La Reine, sauf quelques vivacités qui la rendaient la plus malheureuse femme du monde et la faisaient aussitôt chercher le moyen de se faire pardonner, avait le caractère le plus heureux, le plus facile et le plus sociable. Elle était pleine de saillies, de reparties amusantes[61], d'observations gaiement spirituelles, et ne redoutait pas le ton de la galanterie, de la gaillardise même, quand la gaillardise était sauvée par les grâces du conteur.
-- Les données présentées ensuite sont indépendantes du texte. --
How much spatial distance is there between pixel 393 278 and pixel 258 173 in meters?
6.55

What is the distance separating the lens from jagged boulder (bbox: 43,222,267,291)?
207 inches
Qui ne connaît, à ce sujet, l'anecdote dont M. de Tressan fut le héros?
On parlait devant la Reine des houssards qui faisaient des courses dans les provinces et approchaient de Versailles.
Là Reine de dire: «Mais si je rencontrais une troupe, et que ma garde me défendît mal?
—Madame, laissa échapper quelqu'un, Votre Majesté courrait grand risque d'être houssardée.
—Et vous, M. de Tressan, que feriez-vous?
—Je défendrais Votre Majesté au péril de ma vie.
—Mais si vos efforts étaient inutiles?
—Madame, il m'arriverait comme au chien qui défend le dîner de son maître, après l'avoir défendu de son mieux, il se laisse tenter d'en manger comme les autres[62].»
Et la Reine de ne pas se fâcher et de presque sourire au hardi propos de
M. de Tressan.
Malheureusement les agréments de la Reine étaient timides, comme ses vertus étaient pudiques, presque honteuses. La femme, l'épouse ne se révélait sous la chrétienne, ne montrait les charmes de son esprit et de son cœur, tous les secrets de son amabilité que dans la familiarité de quelques amis, dans une petite société qui ne lui imposait pas. Il lui fallait, pour qu'elle fût encouragée à plaire, pour qu'elle entrât en pleine possession d'elle-même, le calme d'un salon, où l'âge amortissait le bruit des voix, la compagnie de la raison, l'intimité de la vieillesse, un milieu de tranquillité, presque d'assoupissement, qui convenait à la maturité de son intelligence et de ses goûts. Voilà où trouvait l'aisance et la liberté une Reine dont l'esprit eut toujours, comme le visage, l'âge d'une vieille femme. Aussi Louis XV, dont Marie Leczinska avait une affreuse peur, ne connut jamais la femme que connurent les de Luynes. Il ne vit dans Marie Leczinska qu'une pauvre peintresse qui n'avait aucune disposition pour la peinture, une médiocre et ennuyeuse joueuse de vielle, une liseuse de livres sérieux qu'elle ne comprenait pas, une étroite dévote, enfin une provinciale princesse écrasée de la présence et de la grandeur d'un Roi de France, n'apportant à la vie commune rien du ressort et de l'initiative plaisante de la femme, ne mettant dans l'union que l'obéissance, dans le mariage que le devoir, ne sachant de son sexe ni les caresses, ni les coquetteries, tremblante et balbutiante dans son rôle de Reine, comme une vieille fille de couvent égarée dans Versailles; groupant autour d'elle toutes les têtes chauves de la cour, rassemblant l'ennui dans ce coin du palais, plein d'un murmure de voix cassées, où rien de jeune ne vivait, où rien de vivant ne parlait aux jeunes ans du Roi.